Minneapolis in the eighties was a musical hotbed, the land of 10,000 lakes and 10,000 bands that gave birth to Prince, the Replacements, and Soul Asylum. For Laurie Lindeen it was the perfect place to launch her rock-and-roll dream. She moved to the city with her best friends Phyll (“Annie Oakley meets Patsy Cline”) and Coleen (“former cheerleader gone off the arty deep end”) to crash in decrepit apartments and coax punk rock from crappy used guitars. But unbeknownst to her friends, Laurie has a secret in her past — a diagnosis of multiple sclerosis that fuels her passion to make it big on the local, national, and international rock scene.
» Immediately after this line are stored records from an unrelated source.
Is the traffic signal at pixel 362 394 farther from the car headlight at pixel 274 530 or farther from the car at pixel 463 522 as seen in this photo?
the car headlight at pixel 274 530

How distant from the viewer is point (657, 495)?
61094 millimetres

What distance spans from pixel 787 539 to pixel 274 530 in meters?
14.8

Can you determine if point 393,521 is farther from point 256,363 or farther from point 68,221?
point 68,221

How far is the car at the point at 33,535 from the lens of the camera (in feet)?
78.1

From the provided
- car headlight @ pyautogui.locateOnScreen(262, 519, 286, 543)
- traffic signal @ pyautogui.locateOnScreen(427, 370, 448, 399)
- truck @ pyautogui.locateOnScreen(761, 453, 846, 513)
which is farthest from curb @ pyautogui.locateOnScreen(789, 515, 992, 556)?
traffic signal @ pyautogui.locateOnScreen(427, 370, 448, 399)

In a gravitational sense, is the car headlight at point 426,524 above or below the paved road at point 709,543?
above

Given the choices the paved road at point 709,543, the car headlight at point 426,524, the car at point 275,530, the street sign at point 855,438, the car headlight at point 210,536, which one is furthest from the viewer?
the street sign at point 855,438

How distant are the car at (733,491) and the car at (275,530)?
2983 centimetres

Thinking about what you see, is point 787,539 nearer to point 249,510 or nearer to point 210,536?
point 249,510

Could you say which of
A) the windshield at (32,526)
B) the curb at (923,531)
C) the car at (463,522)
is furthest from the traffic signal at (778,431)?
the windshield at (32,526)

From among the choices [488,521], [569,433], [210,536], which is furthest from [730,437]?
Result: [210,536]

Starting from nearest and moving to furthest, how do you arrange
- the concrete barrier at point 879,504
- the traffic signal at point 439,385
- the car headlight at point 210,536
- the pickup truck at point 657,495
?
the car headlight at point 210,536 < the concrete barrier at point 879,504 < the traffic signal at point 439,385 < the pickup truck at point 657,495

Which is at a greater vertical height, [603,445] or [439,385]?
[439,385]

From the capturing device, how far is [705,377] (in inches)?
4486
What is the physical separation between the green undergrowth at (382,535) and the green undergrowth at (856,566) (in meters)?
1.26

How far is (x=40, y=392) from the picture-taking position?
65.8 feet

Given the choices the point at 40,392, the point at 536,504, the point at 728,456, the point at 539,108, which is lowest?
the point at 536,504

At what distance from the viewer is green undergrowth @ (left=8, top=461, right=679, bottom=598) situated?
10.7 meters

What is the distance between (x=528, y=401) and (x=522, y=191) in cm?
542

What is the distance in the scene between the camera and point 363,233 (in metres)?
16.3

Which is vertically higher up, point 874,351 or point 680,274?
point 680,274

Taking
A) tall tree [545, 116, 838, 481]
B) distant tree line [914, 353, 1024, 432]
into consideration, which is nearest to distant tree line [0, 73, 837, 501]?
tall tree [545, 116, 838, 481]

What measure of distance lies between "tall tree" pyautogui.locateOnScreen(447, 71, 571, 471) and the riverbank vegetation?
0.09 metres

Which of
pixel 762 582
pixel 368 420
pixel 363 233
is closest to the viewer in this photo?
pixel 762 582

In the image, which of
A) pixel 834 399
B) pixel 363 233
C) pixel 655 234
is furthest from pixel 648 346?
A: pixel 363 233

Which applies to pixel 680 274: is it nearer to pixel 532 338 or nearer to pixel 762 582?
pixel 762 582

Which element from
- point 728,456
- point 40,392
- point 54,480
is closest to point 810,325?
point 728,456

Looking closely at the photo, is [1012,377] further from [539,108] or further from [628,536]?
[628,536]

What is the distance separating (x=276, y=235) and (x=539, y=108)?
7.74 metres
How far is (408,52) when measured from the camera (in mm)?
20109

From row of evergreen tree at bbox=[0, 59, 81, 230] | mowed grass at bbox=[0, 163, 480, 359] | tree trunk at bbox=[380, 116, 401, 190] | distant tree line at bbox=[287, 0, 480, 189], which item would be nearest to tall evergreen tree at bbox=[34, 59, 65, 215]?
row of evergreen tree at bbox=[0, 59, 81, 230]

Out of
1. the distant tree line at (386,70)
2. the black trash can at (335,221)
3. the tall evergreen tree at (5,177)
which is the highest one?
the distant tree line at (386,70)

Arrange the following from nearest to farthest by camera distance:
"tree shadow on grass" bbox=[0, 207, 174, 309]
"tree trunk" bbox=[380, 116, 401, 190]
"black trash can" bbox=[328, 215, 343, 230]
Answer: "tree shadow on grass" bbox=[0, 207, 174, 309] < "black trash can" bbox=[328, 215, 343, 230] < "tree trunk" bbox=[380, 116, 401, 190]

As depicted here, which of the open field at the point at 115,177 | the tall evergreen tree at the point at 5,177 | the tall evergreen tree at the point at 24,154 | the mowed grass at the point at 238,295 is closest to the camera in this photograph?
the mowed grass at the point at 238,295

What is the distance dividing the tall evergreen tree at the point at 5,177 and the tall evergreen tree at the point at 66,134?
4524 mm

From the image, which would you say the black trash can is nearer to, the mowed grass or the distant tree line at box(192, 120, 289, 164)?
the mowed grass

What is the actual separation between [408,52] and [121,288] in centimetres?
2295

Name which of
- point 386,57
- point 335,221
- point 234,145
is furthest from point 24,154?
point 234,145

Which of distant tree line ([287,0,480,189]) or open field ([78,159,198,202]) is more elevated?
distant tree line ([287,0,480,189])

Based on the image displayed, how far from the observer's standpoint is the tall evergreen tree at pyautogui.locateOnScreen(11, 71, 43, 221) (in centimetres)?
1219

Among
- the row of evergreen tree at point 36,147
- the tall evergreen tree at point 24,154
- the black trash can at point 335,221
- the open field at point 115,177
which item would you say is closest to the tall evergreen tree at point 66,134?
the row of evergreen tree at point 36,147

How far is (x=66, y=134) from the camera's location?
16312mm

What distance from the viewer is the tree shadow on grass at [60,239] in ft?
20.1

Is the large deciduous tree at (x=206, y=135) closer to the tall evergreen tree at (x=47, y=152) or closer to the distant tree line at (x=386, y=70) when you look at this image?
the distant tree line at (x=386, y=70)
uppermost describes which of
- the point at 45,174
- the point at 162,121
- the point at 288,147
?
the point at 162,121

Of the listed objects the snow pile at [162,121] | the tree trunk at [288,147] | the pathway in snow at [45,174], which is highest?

With inspiring determination, Laurie and her Zuzu’s Petals survive the many challenges of being underdogs in a man’s world. Then Laurie is thrown a curveball when she falls for Paul Westerberg of Replacements fame and reevaluates exactly what it means to “make it big.”
By turns hilarious and heartrending, Petal Pusher is a brilliant behind-the-scenes look at music on the front lines, and the awe-inspiring tale of one woman’s fight against disease and the disillusionment of life in the rock underground.